**CONSIGNE DONNÉE A**
Comptez les lignes des enregistrements où figure la chaîne « fabric ». Donnez seulement ce nombre.

Le Brésil sous le choc après l'attaque contre le pouvoir

L'invasion de la Place des Trois Pouvoirs à Brasilia par les militants bolsonaristes souligne les tensions politiques au Brésil et la fragilité de la démocratie.

EVARISTO SA, EVARISTO SA | Crédits : AFP via Getty Images

Ce dimanche 8 janvier, plusieurs milliers de personnes ont attaqué la place des Trois Pouvoirs à Brasilia, siège du Palais présidentiel, de la Cour Suprême et du Congrès brésilien. Les militants, soutiens de Jair Bolsonaro, ont envahi et saccagé les lieux qui étaient ce dimanche quasiment vides. L’événement a rappelé en de nombreux points l’attaque du Capitole à Washington D.C. le 6 janvier 2021 par les soutiens de Donald Trump.

Protestant contre le retour au pouvoir de Lula et dénonçant une fraude électorale, les militants réclamaient depuis le second tour une intervention de l’armée afin d’empêcher l’investiture de Lula. Plusieurs heures après le début de cette attaque, la police militaire a repris le contrôle des lieux et a procédé à de nombreuses arrestations. Plus de 300 personnes ont ainsi été arrêtées dimanche soir. Le lendemain, environ 1.200 personnes qui s’étaient établis dans des campements ont également été arrêtés.

Même si elle était redoutée depuis plusieurs semaines, cette insurrection sans précédent à surpris et choqué. D’une part parce que l’investiture de Lula avait été actée une semaine auparavant et que le risque d’une telle attaque semblait moindre (alors qu’elle avait eu lieu deux semaines avant l’investiture de Joe Biden aux Etats-Unis). D’autre part, parce que Jair Bolsonaro était parti en Floride le 30 décembre dernier, refusant de participer à la passation de pouvoir avec son successeur. Un exil qui sonnait alors comme l’aveu de sa défaite. Cependant, les plus fervents supporters de l’ex-président continuaient à camper devant les casernes militaires un peu partout dans le pays, réclamant une intervention de l’armée. Dimanche, leur passage à l’acte qui semblait préparé et coordonné, à choqué par son ampleur, la facilité avec laquelle ces militants ont pu entrer dans les lieux, peu protégés ce jour là et par la violence des actes de vandalisme. Les bâtiments de la place des Trois-Pouvoirs sont emblématiques de l’identité moderne du Brésil et abritent aussi de nombreuses œuvres d’art, dont la plupart ont été vandalisées.

**ENREGISTREMENTS À TRAITER**
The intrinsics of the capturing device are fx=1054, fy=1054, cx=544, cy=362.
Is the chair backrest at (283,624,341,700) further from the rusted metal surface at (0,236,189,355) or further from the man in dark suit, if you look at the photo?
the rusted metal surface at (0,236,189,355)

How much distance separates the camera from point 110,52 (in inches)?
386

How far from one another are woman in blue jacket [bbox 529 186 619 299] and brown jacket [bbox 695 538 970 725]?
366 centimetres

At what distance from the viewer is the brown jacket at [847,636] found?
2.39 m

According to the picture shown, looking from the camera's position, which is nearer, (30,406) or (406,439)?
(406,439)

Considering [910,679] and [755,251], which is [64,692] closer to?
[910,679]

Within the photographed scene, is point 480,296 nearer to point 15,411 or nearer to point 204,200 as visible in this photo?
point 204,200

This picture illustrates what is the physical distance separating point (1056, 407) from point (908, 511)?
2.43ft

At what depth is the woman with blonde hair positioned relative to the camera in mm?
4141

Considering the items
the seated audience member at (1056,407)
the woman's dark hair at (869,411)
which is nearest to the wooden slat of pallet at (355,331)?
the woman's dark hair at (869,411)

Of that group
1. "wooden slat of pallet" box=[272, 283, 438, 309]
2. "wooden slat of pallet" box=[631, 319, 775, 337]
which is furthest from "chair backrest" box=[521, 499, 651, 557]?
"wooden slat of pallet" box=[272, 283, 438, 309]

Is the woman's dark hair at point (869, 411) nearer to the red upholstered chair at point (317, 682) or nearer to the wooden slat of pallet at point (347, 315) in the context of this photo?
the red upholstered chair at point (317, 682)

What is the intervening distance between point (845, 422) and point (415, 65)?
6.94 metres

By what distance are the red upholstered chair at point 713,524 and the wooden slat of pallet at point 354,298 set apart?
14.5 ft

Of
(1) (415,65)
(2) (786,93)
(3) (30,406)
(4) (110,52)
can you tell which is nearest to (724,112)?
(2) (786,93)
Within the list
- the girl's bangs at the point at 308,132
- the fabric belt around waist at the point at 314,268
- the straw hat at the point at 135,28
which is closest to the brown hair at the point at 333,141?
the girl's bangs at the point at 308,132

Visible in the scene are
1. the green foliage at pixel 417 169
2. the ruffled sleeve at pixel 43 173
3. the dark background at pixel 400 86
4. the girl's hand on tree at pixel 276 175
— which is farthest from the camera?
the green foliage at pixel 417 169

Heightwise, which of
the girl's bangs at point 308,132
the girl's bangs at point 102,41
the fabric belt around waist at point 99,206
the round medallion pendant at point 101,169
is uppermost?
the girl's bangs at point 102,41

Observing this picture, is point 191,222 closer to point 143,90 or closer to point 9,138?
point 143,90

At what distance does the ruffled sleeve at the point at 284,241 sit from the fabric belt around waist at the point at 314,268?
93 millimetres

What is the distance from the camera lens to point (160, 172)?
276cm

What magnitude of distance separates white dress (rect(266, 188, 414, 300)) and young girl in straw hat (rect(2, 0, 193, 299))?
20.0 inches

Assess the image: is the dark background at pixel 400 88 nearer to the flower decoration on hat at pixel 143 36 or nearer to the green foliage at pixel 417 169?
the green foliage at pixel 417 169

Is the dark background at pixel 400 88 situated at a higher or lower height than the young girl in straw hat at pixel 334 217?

**CONSIGNE DONNÉE B**
Restituez à l'identique tout le passage de l'article sur l'attaque de Brasilia, de « L'invasion de la » jusqu'à « de Donald Trump. » inclus.

**RÉPONSE COMPLÈTE A**
3

**RÉPONSE COMPLÈTE B**
L'invasion de la Place des Trois Pouvoirs à Brasilia par les militants bolsonaristes souligne les tensions politiques au Brésil et la fragilité de la démocratie.

EVARISTO SA, EVARISTO SA | Crédits : AFP via Getty Images

Ce dimanche 8 janvier, plusieurs milliers de personnes ont attaqué la place des Trois Pouvoirs à Brasilia, siège du Palais présidentiel, de la Cour Suprême et du Congrès brésilien. Les militants, soutiens de Jair Bolsonaro, ont envahi et saccagé les lieux qui étaient ce dimanche quasiment vides. L’événement a rappelé en de nombreux points l’attaque du Capitole à Washington D.C. le 6 janvier 2021 par les soutiens de Donald Trump.